About this exercise> Only the lines below starting at the one containing "[volunteer wildlife ID]" and ending at the one containing "MegaDetector max animal confidence: 0.97" belong in the answer, each copied exactly.

Records shown>
──────────

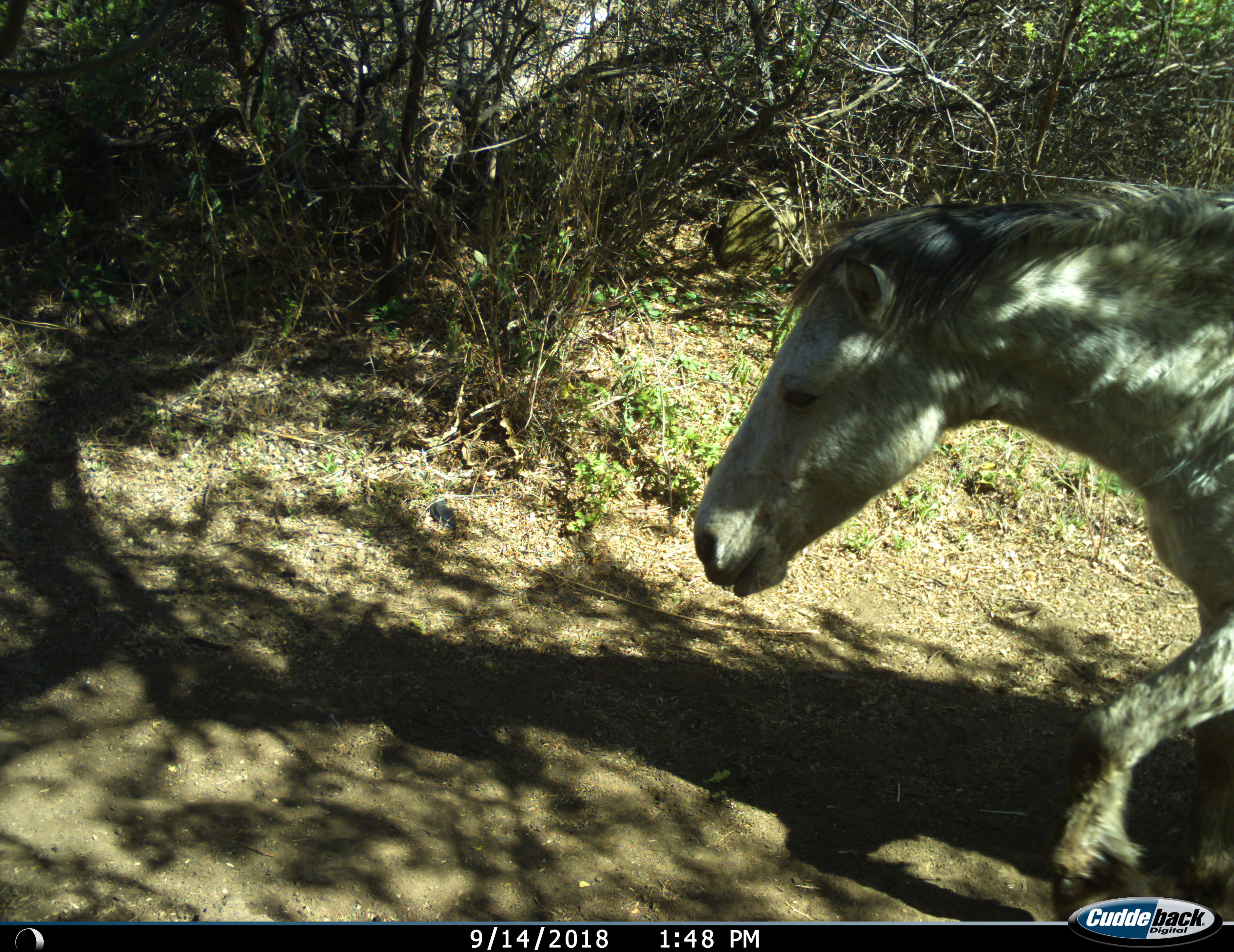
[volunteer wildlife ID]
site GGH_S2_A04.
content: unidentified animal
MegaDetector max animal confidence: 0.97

──────────

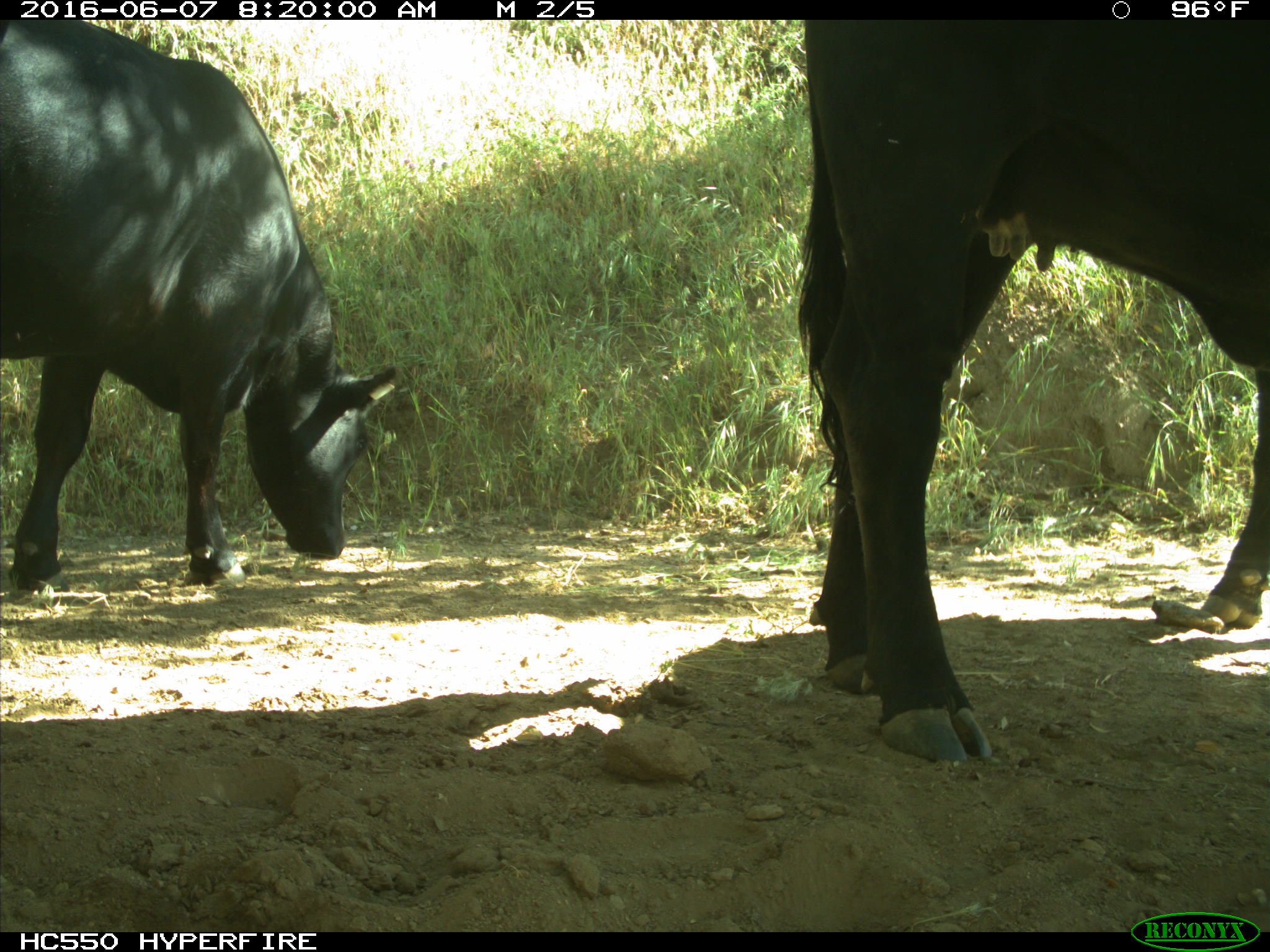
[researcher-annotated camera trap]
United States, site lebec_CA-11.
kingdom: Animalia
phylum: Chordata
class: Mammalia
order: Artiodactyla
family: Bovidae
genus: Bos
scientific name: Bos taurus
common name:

──────────

Exercise response>
[volunteer wildlife ID]
site GGH_S2_A04.
content: unidentified animal
MegaDetector max animal confidence: 0.97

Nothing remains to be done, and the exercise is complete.